As we’re learning, the new revenue recognition standards are more principle-based than the existing system. Two industries that should take heed of this–and can be expected to exercise more judgement–are the retail and consumer industries. The new standards may impact those sectors more than the folks who work within them realize. For example, companies with retail and consumer products will have to re-think how to estimate returns and account for loyalty programs. Those firms might also need to alter how they recognize sales taxes.
The new revenue recognition standards jointly issued by the Financial Accounting Standards Board (FASB) and the International Accounting Standards Board (IASB) will supersede virtually all existing revenue recognition guidance under US GAAP and IFRS, including industry-specific guidance. The new standards provide accounting guidance for all revenue arising from contracts with customers and impact all entities that enter into contracts providing goods or services to their customers (unless those contracts are in the scope of other US GAAP requirements, such as the leasing literature).
The retail world will have to be more cautious and evaluate all contracts to understand the effects of the new standards. It may not have a world-changing impact on the amount and timing of revenue but the retail industry needs to consider the effects when accounting for more revenue than is done today.
Retail entities need to re-evaluate the inner-working of loyalty programs, reseller arrangements, licensing and franchising models. Assistance in such evaluation is starting to become available. It is recommended that retail and consumer product bodies closely monitor discussions of the Joint Transition Resource Group (TRG), formed this year by the IASB and FASB to help determine whether more implementation guidance or education is needed. The TRG is not responsible for any formal recommendations to either board and does not issue any guidance. The AICPA (American Institute of Certified Public Accountants) has also established task forces and is preparing to aid industry stakeholders in implementing the new standards. This is likely to be a great boon to entities with retail and consumer products.
Summary of the new model
The new guidance outlines the principles an entity must apply to measure and recognize revenue and related cash flows. The core principle is that an entity will recognize revenue at an amount that reflects the consideration to which the entity expects to be entitled in exchange for transferring goods or services to a customer.

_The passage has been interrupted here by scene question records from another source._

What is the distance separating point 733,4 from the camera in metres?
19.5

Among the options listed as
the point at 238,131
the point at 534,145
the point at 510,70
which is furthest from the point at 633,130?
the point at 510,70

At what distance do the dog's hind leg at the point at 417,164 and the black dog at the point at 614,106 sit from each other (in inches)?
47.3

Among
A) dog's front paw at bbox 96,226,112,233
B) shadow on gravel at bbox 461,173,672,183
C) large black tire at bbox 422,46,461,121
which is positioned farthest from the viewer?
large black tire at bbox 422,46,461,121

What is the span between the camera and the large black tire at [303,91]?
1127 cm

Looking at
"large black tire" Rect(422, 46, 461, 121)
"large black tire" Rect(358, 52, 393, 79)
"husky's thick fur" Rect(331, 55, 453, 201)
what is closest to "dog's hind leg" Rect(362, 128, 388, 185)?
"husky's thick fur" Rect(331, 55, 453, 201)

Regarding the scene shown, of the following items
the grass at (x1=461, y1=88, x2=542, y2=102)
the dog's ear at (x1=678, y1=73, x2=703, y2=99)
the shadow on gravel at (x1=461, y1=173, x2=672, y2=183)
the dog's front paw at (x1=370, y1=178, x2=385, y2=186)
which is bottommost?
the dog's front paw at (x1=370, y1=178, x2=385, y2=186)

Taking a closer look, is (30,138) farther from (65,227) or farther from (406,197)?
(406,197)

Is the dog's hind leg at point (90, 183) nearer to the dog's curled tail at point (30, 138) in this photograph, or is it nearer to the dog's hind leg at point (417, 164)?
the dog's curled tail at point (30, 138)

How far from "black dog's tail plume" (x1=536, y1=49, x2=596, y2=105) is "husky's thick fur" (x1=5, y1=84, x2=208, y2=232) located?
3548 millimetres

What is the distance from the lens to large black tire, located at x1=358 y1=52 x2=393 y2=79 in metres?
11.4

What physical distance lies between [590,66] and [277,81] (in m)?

The principles in the standard are applied using the following five steps:
1. Identify the contract(s) with a customer
2. Identify the performance obligations in the contract
3. Determine the transaction price
4. Allocate the transaction price to the performance obligations in the contract
5. Recognize revenue when (or as) the entity satisfies a performance obligation
Retail and consumer product entities will need to exercise judgment when considering the terms of their contracts and all the facts and circumstances. These businesses will need to consider all contracts that are legally enforceable, including implied and oral contracts. Entities will also have to apply the requirements of the new standard consistently to contracts with similar characteristics and in similar circumstances.
For retail and consumer products entities, identifying the contract with a customer under the new model will be similar to how it is done today, but entities will need to evaluate the legal enforceability of all contracts and collectability of each. A contract generally exists at either the point of sale, when goods or services are delivered or a sales agreement is executed.
Retail and consumer product entities entering into other contracts, such as franchise or licensing arrangements, will need to evaluate the terms of each contract to see whether or when criteria in the new standard is met.
Entities will need to carefully evaluate whether to present revenue on a gross or net basis.
Entities will have to assess whether current models for estimating returns are appropriate given the required methods for estimating the transaction price (i.e., the expected value or the most likely amount method) and the requirement to apply the constraint on variable consideration. While the method for estimating expected returns will change, the outcome may remain the same.
Retail and consumer product entities that currently apply the incremental cost method will need to change the process for recognizing loyalty or reward programs if those programs provide a material right to customers. Those companies will need to apply significant judgment to estimate the standalone selling price of the award credits. This likely will require changes to accounting policies, accounting systems and/or internal control over financial reporting for a business.
Because consideration paid to a customer can take many forms, entities must carefully evaluate each transaction or type of transaction to determine the appropriate treatment of such amounts. Entities will also have to determine whether to incorporate consideration paid/payable to a customer in the transaction price at contract inception or at a later date.
Retail and consumer product entities offering goods or services through multiple delivery channels will need to consider the promised goods or services to determine whether multiple performance obligations exist. If more than one performance obligation exists, entities will need to determine the number of performance obligations and when each performance obligation has been satisfied (i.e., when revenue should be recognized).
• Entities should perform a preliminary assessment of the impact of the new revenue recognition standards as soon as possible to determine how to prepare and implement. While the effect on entities will vary, some may face significant changes in revenue recognition. All entities will need to evaluate the requirements of these new standards and make sure processes, systems and controls are put in place to collect the necessary information for implementation, even if accounting results won’t change significantly or at all.
• Entities should consider monitoring discussions of all applicable boards, the SEC staff and the newly formed TRG.